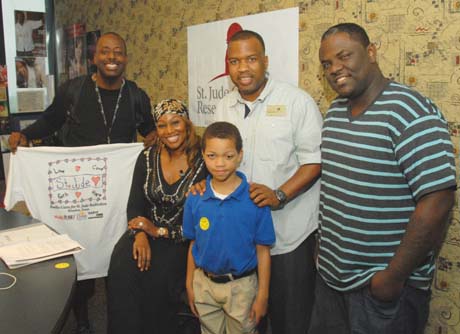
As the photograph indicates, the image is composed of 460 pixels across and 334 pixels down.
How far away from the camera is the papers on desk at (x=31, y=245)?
5.24 feet

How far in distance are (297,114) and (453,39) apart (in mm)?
726

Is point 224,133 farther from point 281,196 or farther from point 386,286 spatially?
point 386,286

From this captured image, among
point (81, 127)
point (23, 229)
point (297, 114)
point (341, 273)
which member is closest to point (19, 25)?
point (81, 127)

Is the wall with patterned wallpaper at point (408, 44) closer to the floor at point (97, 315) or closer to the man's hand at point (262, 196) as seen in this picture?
the man's hand at point (262, 196)

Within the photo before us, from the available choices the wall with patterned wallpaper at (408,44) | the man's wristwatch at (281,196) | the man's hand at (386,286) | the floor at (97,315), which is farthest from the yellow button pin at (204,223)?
the floor at (97,315)

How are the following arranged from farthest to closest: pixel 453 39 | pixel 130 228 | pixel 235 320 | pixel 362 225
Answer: pixel 130 228 < pixel 235 320 < pixel 453 39 < pixel 362 225

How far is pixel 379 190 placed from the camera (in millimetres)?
1557

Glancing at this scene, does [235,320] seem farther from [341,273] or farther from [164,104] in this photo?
[164,104]

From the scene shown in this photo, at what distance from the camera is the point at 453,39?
1.86 metres

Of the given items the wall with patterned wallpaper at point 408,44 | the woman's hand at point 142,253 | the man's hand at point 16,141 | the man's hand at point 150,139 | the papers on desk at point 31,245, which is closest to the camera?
the papers on desk at point 31,245

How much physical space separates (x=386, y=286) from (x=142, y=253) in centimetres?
122

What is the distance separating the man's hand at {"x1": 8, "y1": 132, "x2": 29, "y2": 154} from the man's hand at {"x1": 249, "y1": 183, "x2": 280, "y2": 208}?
59.0 inches

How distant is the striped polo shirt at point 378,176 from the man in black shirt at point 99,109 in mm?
1438

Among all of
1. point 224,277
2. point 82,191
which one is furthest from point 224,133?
point 82,191
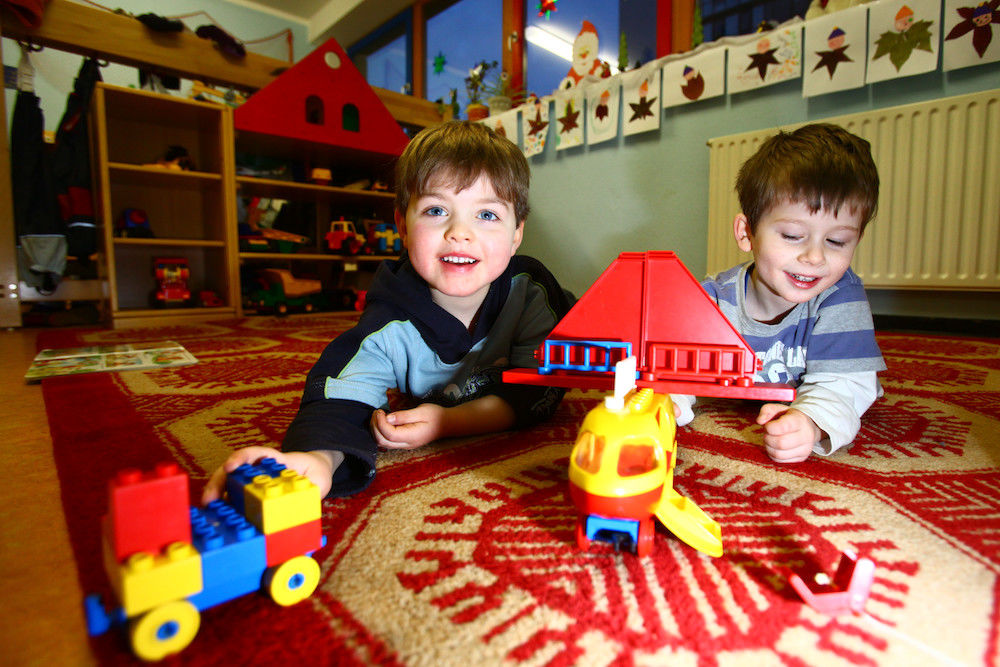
+---+
● YOUR TASK
Render the lines as a numbered list, starting with the line containing "Glancing at this" and running through the end of the lines, both ends included. Omit blank lines and leave the pictures out.

● REPLY
1. Glancing at this scene, does [235,320] seem farther from [341,273] or farther from [164,104] in this photo?
2. [164,104]
3. From the scene shown in this photo, at what distance from the camera is the point at 453,39?
4. 1.86 metres
5. Of the given items the wall with patterned wallpaper at point 408,44 | the woman's hand at point 142,253 | the man's hand at point 16,141 | the man's hand at point 150,139 | the papers on desk at point 31,245, which is closest to the camera?
6. the papers on desk at point 31,245
7. How much physical space separates (x=386, y=286) from (x=142, y=253) in centimetres?
8. 122
9. What is the distance separating the man's hand at {"x1": 8, "y1": 132, "x2": 29, "y2": 154} from the man's hand at {"x1": 249, "y1": 183, "x2": 280, "y2": 208}?
10. 59.0 inches
11. How distant is the striped polo shirt at point 378,176 from the man in black shirt at point 99,109 in mm?
12. 1438
13. Among all of
14. 1. point 224,277
15. 2. point 82,191
16. which one is furthest from point 224,133?
17. point 82,191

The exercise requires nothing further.